The Dirty Life of Mining in Australia: A Travelogue 

By Lindsay Fitzclarence. Interventions, 2023; 214 pages. 

Reviewed by Cormac Mills Ritchard

“Blasts make floors crack and houses shake”, journalist Tom Joyner reports about Williamstown, a suburb in the Western Australian mining town Kalgoorlie. Northern Star Resources’ mine has drilled tunnels deep beneath the houses, in which it carries out regular blasts. 

“Lifelong local Fay Henderson said after years of fighting, she is exhausted and feels a sense of dread that it will not be long before Williamstown is gone altogether. “‘I think that it eventually has to pass that we just won’t be here, that the mine will engulf us eventually.’”

The Dirty Life of Mining in Australia, by Lindsay Fitzclarence, is a valuable resource. Setting out from Morwell in eastern Victoria, and travelling to Broken Hill, Roxby Downs, the Kimberley, Mount Whaleback and Kalgoorlie, he combines research with journaling to paint a picture of mining’s devastating effects across the continent.

The environmental effects are visible in the moonscape of open-cut pits and waste rock mounds, artificial lakes and craters filled with metallic and chemical tailings. Featuring in Fitzclarence’s photography, swathes of land have been cleared for these facilities. 

The human cost is detailed painfully throughout the book. Mines are less easily forgotten than their victims. The Line of Lode Memorial in Broken Hill pays tribute to 800 dead miners. In Kalgoorlie’s Eastern Goldfields Miners Memorial, there were 1,484 names at the time Fitzclarence visited.

Often, the deaths result from capitalists sacrificing safety for profits. Morwell is one example—in 2014, a grassfire ignited a coal mine in a blaze that streamed from the coal face for 45 days, leaving homes “invaded by ash and shrouded in polluted and toxic air”. This poisoning led to at least 60 excess deaths before the fire was put out, according to research by Voices of the Valley (community activists had to compile evidence themselves in the face of a government cover-up). This could have been prevented, but the owners had dismantled the mine’s watering system.

Another example is Broken Hill’s lead-bearing winds. Broken Hill Prospecting (now BHP) established mines there in the 1880s. “On windy days, lead-rich dust from the smelters landed everywhere”, Fitzclarence explains. “It settled on the roofs and drained into drinking water tanks. Cattle, sheep and dairy cows ate grass covered in lead dust, which flowed into the food chain.” Lead poisoning was responsible for many of the miner deaths marked in the memorial. 

Recounting the radical history of Broken Hill, Fitzclarence shows that miners and their families didn’t take this lying down—they forged the most militant union town in Australia at the beginning of the twentieth century. Yet Broken Hill’s children still suffer from lead-induced brain damage, making them “more than twice as likely to have developmental delays than the national average”, according to research from 2015.

If resistance has shaped mining, mine owners have tried to shape the resistance. The industry claims to be the backbone of many regional towns. But towns like Newman in Western Australia have been emptied of people by the use of fly-in fly-out (FIFO) workers. 

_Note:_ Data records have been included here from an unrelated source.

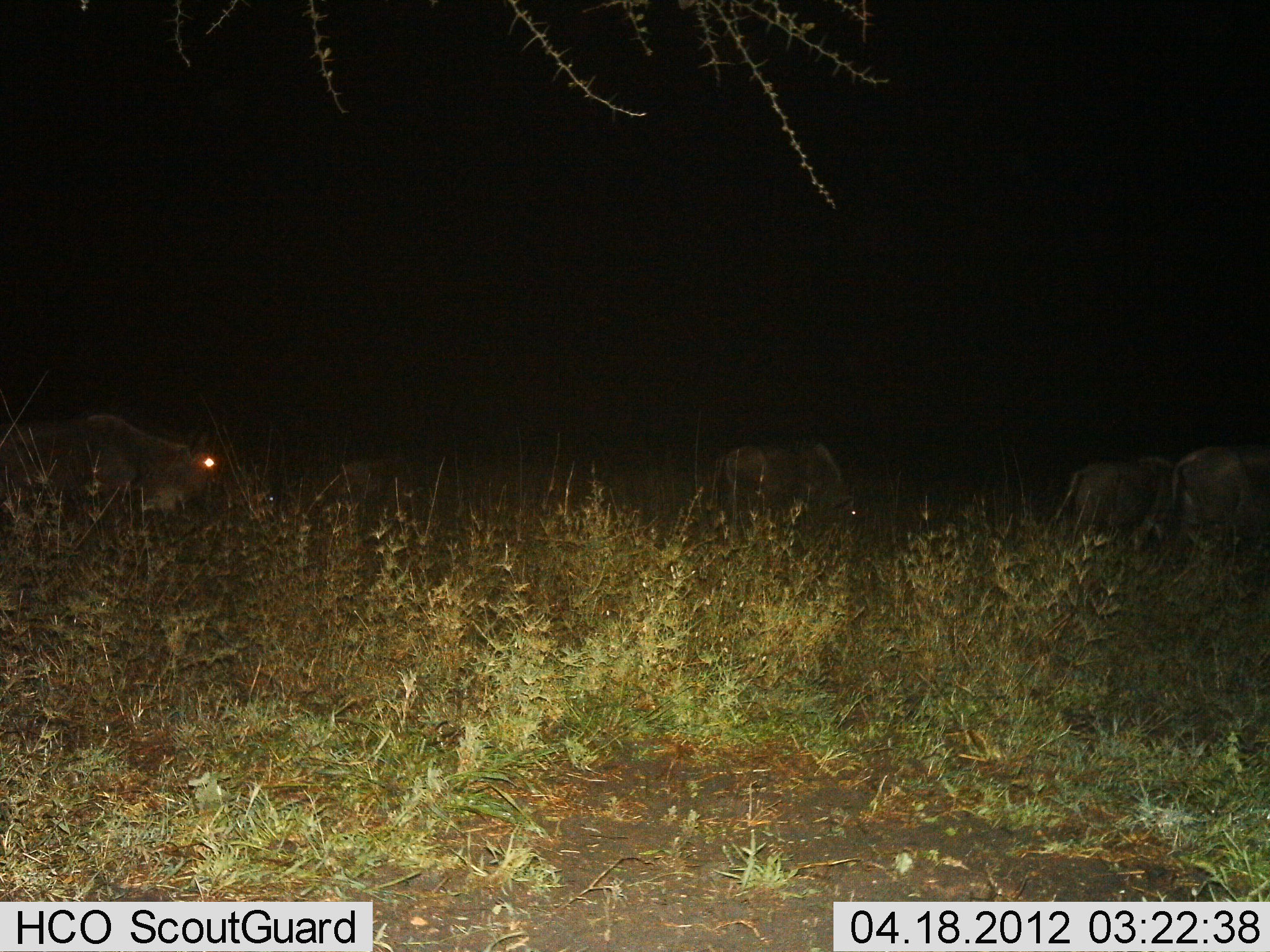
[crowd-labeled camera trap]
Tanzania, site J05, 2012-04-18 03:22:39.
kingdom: Animalia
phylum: Chordata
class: Mammalia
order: Artiodactyla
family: Bovidae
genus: Connochaetes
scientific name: Connochaetes taurinus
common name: blue wildebeest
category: wildebeest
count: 5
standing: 45%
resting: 0%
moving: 18%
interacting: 0%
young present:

Keeping its FIFO workers in a company camp allows BHP to watch them closely during and even after their twelve-hour shifts, including through room searches. The high levels of psychological distress a staggering one-third of all FIFO workers suffer are the industry’s answer to mining town militancy. 

The industry’s official history is one of entrepreneurs building Australia’s prosperity. Fitzclarence devotes a chapter to this “dominant narrative”, which reduces humans and the natural world to commodities and views Australia as terra nullius with mineral riches free for the taking. 

Fitzclarence develops his critique using the ideas of Naomi Klein and Tony Birch. Birch calls it an “exploitative capitalist extraction mentality”; Klein calls it “extractivism”, a “habit of thought” that led us to believe we could “dig and drill out the substances we desired while thinking little of the trash left behind”.

These narratives are important—the industry’s Promethean and “civilising” portrayal of itself arms its marketing departments with ample talking points. But compelling as Klein’s and Birch’s descriptions are, they remain limited. 

In his conclusion, Fitzclarence suggests that “the world of mining needs to develop a very different mindset”. But capitalism will brook no such change. If current mine owner CBH Resources decided to prioritise reducing lead tailings over increasing revenue in Broken Hill, or if Northern Star Resources abandoned its tunnels under Williamstown, or if BHP decided to share its Mount Whaleback earnings with the local Martu and Niabali peoples, how would their profits suffer? And if their profits suffered, how soon would a competitor, richer by its ruthlessness, outmatch and acquire them?

The murderous, degrading and dehumanising exploits of mining capital in Australia that Fitzclarence exposes are the best proof that there is little mining capital will not do for profit. The way forward is the path of resistance like that paved by the workers of Broken Hill.